Dale County Sheriff Wally Olson told reporters that the boy had not been harmed. Ethan was apparently taken at random by the gunman, who said before shooting the driver that he wanted to take two boys between 6 and 8 years old. Authorities have said they do not believe Dykes knew the abducted boy.

Police have provided little information about their communications with the man, and have not disclosed what type of weapons he may have.

The police chief of a neighboring town indicated Friday that the standoff could continue indefinitely because the gunman claimed to have spent long periods in the bunker.

“He will have to give up sooner or later because [authorities] are not leaving,” James Arrington, police chief of nearby Pinckard, told the Associated Press. “It’s pretty small, but he’s been known to stay in there eight days.”

Arrington said the shelter is about 4 feet underground, 8 feet wide and 8 feet long. The ventilation pipe stretches about 60 feet, according to authorities.

Dykes, who officials said is a retired truck driver and Navy veteran, has been described by neighbors as a threatening figure. They said he once beat a dog to death with a lead pipe for straying onto his property and had fired shots at residents. He was sometimes seen patrolling his property at night with a flashlight and gun, or digging with a shovel during the day.

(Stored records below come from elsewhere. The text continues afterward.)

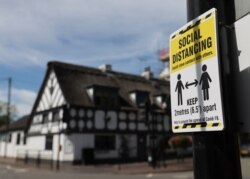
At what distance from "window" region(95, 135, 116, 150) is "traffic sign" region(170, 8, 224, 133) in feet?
81.9

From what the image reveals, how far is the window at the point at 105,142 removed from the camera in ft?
89.8

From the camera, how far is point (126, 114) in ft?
96.5

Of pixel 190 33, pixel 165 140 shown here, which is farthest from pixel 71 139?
pixel 190 33

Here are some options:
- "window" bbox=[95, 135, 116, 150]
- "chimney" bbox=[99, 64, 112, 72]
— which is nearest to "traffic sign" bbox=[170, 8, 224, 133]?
"window" bbox=[95, 135, 116, 150]

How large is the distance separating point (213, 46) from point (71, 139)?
24.4m

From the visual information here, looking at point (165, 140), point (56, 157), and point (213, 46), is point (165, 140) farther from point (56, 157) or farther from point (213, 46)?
point (213, 46)

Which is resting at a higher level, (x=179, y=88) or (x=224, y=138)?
(x=179, y=88)

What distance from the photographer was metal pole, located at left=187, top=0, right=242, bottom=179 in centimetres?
210

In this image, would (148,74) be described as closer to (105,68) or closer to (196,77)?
(105,68)

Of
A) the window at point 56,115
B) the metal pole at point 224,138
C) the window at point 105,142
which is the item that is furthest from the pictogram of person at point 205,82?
the window at point 56,115

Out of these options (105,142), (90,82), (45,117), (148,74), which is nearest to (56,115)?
(45,117)

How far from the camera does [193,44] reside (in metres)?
2.45

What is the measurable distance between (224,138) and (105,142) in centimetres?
2613

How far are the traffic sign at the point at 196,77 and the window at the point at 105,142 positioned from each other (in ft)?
81.9
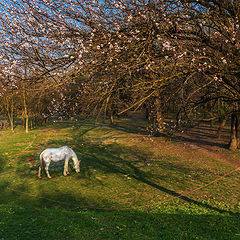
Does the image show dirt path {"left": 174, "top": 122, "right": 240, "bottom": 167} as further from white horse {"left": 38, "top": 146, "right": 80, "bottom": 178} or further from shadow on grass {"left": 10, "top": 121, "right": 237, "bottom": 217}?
white horse {"left": 38, "top": 146, "right": 80, "bottom": 178}

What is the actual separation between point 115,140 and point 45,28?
1689 cm

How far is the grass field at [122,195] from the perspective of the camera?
21.7 ft

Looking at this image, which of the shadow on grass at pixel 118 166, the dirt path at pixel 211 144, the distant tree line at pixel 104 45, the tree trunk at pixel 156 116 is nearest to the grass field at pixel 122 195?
the shadow on grass at pixel 118 166

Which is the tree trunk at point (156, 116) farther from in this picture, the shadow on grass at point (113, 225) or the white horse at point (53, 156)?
the shadow on grass at point (113, 225)

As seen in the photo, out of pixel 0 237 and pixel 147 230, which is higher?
pixel 0 237

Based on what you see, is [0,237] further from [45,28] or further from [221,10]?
[221,10]

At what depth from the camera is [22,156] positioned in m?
A: 17.6

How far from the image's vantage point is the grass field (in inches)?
261

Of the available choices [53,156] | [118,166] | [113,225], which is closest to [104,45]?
[113,225]

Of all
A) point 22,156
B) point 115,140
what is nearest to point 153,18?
point 22,156

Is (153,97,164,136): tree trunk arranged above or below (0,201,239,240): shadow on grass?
above

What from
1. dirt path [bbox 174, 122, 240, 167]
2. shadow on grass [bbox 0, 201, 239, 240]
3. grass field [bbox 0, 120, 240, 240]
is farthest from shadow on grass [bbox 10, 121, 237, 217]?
dirt path [bbox 174, 122, 240, 167]

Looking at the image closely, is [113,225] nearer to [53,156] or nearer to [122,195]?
[122,195]

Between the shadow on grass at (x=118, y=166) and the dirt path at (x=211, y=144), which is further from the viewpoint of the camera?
the dirt path at (x=211, y=144)
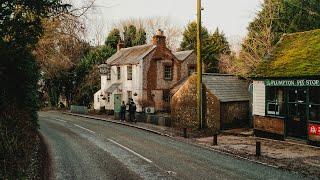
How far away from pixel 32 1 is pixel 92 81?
3997 cm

Dykes was scheduled to appear in court on Wednesday to answer a charge of menacing a neighbor, Claudia Davis. She has told reporters that Dykes screamed at her and fired shots at her, her son and her infant grandson after he said their pickup truck was damaging a makeshift speed bump on a dirt road. No one was hurt.

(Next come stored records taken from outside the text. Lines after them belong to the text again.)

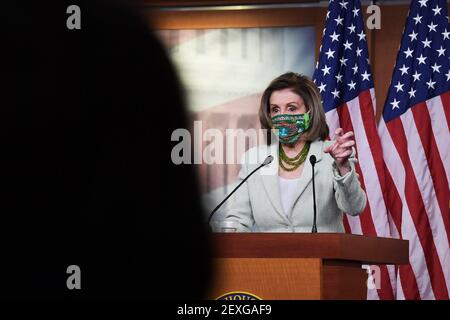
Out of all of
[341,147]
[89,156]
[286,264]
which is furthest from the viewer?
[341,147]

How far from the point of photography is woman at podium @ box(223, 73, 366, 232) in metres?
3.48

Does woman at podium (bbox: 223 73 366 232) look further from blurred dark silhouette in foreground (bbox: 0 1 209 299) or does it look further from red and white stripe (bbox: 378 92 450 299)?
blurred dark silhouette in foreground (bbox: 0 1 209 299)

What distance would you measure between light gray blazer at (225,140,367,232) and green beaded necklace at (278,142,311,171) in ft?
0.08

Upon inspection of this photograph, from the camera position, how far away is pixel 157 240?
444 mm

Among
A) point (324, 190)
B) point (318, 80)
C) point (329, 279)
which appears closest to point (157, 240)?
point (329, 279)

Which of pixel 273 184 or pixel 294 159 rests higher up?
pixel 294 159

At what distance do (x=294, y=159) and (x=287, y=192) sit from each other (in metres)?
0.16

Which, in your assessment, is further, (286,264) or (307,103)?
(307,103)

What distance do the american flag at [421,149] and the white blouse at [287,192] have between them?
1.78 metres

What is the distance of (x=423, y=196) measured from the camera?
202 inches

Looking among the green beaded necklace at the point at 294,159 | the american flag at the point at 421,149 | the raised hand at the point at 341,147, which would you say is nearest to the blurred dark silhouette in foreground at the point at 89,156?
the raised hand at the point at 341,147

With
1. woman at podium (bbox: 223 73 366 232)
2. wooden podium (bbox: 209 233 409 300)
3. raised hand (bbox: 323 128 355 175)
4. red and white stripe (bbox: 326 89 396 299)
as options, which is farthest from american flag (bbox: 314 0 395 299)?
wooden podium (bbox: 209 233 409 300)

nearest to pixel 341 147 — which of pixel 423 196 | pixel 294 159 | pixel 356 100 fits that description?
pixel 294 159

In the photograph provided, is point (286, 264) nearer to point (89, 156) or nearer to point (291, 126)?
point (291, 126)
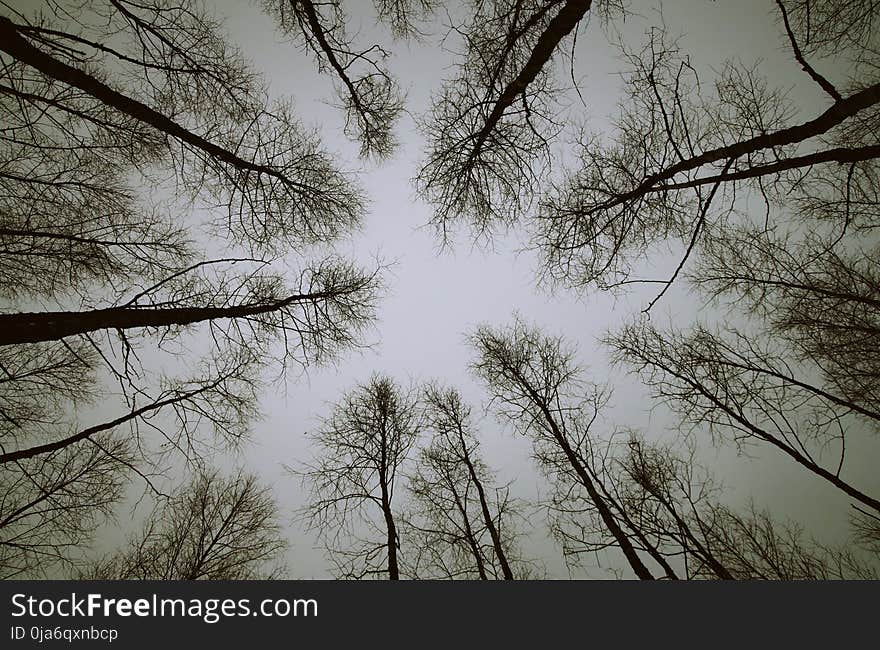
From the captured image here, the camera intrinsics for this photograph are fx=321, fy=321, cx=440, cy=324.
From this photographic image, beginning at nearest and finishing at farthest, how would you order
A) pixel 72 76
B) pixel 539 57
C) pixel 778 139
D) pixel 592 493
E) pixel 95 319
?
pixel 72 76 < pixel 778 139 < pixel 95 319 < pixel 539 57 < pixel 592 493

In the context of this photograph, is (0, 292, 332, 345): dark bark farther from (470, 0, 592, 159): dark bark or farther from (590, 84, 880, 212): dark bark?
(590, 84, 880, 212): dark bark

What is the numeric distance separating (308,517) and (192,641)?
3670mm

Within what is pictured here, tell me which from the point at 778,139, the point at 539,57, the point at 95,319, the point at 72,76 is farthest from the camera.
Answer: the point at 539,57

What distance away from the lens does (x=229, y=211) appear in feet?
13.4

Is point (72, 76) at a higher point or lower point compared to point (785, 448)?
higher

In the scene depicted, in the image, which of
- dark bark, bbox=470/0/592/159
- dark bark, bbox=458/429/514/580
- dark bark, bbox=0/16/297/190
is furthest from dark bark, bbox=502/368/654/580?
dark bark, bbox=0/16/297/190

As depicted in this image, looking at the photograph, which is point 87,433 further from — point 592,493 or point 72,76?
point 592,493

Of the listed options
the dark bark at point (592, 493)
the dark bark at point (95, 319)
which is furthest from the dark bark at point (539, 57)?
the dark bark at point (592, 493)

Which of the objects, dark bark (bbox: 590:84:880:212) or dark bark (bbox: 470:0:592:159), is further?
dark bark (bbox: 470:0:592:159)

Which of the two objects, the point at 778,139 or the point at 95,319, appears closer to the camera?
the point at 778,139

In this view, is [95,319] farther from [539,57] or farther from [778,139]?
[778,139]

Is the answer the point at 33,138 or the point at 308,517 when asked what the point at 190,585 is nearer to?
the point at 308,517

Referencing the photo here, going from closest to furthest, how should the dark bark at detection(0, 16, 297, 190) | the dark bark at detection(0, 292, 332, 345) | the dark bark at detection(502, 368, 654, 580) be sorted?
the dark bark at detection(0, 16, 297, 190) < the dark bark at detection(0, 292, 332, 345) < the dark bark at detection(502, 368, 654, 580)

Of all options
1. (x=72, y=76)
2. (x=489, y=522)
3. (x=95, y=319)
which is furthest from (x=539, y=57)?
(x=489, y=522)
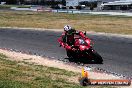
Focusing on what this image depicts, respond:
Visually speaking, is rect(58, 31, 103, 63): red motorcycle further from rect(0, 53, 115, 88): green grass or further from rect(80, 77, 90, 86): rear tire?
rect(80, 77, 90, 86): rear tire

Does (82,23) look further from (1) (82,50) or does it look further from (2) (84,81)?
(2) (84,81)

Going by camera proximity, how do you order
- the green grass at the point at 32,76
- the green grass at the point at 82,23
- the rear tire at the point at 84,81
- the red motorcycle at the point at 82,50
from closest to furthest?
the green grass at the point at 32,76
the rear tire at the point at 84,81
the red motorcycle at the point at 82,50
the green grass at the point at 82,23

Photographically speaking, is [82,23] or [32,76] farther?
[82,23]

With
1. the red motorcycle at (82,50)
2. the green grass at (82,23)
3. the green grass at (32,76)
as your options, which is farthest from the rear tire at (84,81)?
the green grass at (82,23)

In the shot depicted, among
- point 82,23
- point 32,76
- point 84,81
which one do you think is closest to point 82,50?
point 32,76

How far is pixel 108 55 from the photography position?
683 inches

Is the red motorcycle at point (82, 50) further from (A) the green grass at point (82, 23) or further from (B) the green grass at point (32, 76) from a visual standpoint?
(A) the green grass at point (82, 23)

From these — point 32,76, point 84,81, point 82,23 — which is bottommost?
point 82,23

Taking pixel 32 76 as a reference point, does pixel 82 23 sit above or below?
below

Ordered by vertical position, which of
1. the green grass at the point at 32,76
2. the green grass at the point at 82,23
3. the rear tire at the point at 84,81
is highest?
the rear tire at the point at 84,81

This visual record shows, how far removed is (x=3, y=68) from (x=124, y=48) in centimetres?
826

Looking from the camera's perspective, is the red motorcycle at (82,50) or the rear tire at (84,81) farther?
the red motorcycle at (82,50)

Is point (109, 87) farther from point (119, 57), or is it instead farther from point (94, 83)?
point (119, 57)

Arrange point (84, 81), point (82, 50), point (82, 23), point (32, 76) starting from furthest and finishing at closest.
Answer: point (82, 23), point (82, 50), point (32, 76), point (84, 81)
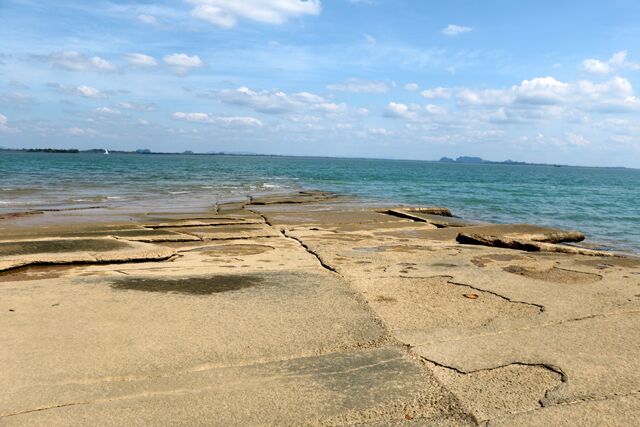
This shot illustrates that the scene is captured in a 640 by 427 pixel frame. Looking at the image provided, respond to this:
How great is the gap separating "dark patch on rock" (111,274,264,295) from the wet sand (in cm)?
2

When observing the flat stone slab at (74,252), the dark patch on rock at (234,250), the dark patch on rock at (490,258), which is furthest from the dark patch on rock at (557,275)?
the flat stone slab at (74,252)

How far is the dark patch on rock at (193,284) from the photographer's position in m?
4.89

On Tuesday afternoon, a gunman boarded a school bus bringing more than 20 children home. According to officials, quoting the children, he fired several times, killing the driver, Charles Albert Poland Jr., who tried to block the gunman’s way. The gunman then grabbed Ethan and fled to the bunker near Dykes’ home.

Tim Byrd, chief investigator with the Dale County Sheriff’s Office, described Dykes as a survivalist with “anti-American” views, according to the Southern Poverty Law Center, a civil rights group in Montgomery, Ala.

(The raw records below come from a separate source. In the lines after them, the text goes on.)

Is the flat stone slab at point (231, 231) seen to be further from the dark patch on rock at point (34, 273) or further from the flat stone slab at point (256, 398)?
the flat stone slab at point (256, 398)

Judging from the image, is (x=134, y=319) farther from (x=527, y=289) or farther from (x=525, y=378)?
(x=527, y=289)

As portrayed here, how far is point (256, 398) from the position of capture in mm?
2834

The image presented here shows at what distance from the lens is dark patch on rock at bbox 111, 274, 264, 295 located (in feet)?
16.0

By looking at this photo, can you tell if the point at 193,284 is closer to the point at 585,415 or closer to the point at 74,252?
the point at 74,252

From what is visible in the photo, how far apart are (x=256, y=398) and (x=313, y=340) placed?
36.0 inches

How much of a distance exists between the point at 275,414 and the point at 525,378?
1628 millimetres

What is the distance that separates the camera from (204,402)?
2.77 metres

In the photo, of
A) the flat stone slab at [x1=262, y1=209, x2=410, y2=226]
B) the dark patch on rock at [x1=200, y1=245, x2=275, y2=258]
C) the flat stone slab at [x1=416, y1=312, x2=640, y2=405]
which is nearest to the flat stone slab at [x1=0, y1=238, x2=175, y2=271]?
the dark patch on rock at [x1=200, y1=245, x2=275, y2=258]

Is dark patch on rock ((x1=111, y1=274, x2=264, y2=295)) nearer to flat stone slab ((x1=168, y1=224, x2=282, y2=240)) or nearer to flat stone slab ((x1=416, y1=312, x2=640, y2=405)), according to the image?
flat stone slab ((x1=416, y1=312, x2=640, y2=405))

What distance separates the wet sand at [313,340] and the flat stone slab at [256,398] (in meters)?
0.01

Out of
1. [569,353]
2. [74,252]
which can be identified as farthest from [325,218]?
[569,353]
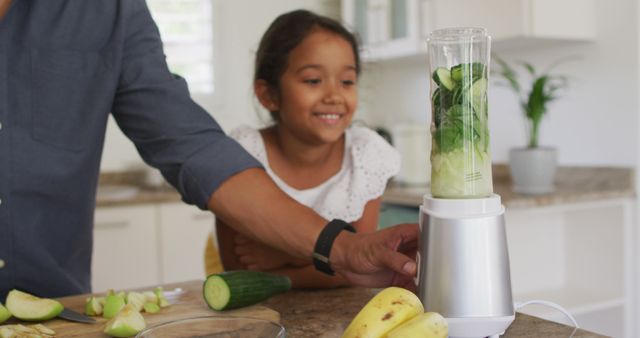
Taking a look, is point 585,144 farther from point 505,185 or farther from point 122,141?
point 122,141

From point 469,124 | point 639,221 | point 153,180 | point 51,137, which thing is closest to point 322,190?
point 51,137

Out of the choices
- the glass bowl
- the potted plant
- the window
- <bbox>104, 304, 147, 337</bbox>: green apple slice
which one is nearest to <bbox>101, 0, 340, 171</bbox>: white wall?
the window

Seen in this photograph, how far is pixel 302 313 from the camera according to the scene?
3.02 feet

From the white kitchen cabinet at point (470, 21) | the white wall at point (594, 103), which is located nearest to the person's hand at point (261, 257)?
the white kitchen cabinet at point (470, 21)

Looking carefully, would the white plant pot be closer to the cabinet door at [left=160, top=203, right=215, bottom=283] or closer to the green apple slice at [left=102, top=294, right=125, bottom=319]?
the cabinet door at [left=160, top=203, right=215, bottom=283]

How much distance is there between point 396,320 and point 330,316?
24 cm

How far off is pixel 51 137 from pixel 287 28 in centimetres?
61

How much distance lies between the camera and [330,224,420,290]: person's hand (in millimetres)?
893

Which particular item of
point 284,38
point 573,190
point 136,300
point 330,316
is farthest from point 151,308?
point 573,190

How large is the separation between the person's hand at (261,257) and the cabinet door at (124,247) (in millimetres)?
1685

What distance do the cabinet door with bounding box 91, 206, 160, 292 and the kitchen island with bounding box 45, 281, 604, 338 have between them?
74.9 inches

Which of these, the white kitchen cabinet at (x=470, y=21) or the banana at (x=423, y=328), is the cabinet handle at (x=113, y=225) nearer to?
the white kitchen cabinet at (x=470, y=21)

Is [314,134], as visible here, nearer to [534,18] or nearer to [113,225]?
[534,18]

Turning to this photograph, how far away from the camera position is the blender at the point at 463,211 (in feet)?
2.44
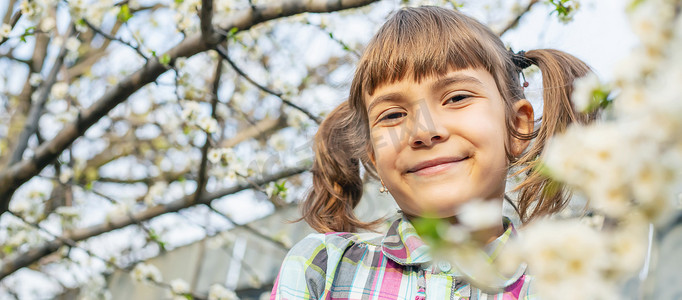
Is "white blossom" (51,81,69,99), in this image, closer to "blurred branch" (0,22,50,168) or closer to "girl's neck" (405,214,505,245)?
"blurred branch" (0,22,50,168)

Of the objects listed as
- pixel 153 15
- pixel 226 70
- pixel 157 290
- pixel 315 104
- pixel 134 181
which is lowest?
pixel 157 290

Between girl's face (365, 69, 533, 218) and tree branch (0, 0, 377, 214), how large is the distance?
673mm

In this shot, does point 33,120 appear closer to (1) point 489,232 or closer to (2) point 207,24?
(2) point 207,24

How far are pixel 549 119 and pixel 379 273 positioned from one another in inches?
23.5

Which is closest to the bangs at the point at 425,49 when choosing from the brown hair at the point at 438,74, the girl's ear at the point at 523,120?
the brown hair at the point at 438,74

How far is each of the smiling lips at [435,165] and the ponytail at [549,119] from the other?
22 cm

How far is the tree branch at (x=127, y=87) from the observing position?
7.05 feet

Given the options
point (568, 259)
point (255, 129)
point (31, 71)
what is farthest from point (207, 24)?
point (31, 71)

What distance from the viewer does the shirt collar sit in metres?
1.46

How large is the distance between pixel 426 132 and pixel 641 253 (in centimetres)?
101

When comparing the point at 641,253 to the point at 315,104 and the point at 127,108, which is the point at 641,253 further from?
the point at 127,108

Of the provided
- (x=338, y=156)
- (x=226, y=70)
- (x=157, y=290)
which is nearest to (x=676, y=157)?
(x=338, y=156)

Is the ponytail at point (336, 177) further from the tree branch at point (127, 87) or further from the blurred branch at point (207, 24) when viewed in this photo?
the blurred branch at point (207, 24)

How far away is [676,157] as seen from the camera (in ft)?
1.24
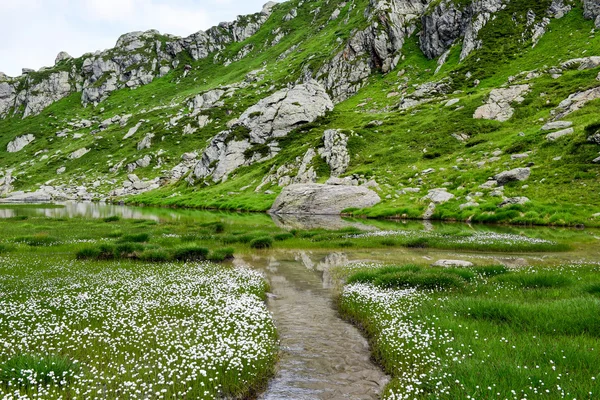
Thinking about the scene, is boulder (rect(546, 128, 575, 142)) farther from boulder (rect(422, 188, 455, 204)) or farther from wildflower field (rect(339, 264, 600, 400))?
wildflower field (rect(339, 264, 600, 400))

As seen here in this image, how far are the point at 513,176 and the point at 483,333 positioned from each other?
5288 cm

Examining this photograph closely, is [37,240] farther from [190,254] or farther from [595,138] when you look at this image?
[595,138]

“His friends and his neighbors stated that he did not trust the government, that he was a Vietnam vet, and that he had PTSD,” Byrd said, according to the center. “He was standoffish;, didn’t socialize or have any contact with anybody. He was a survivalist type.”

Neighbors have told reporters that Dykes lived in a camping trailer on the dirt road, not far from the site of the bunker. James Davis Jr., the neighbor’s son allegedly menaced by Dykes, has said in TV interviews that Dykes told him he built it as a tornado shelter.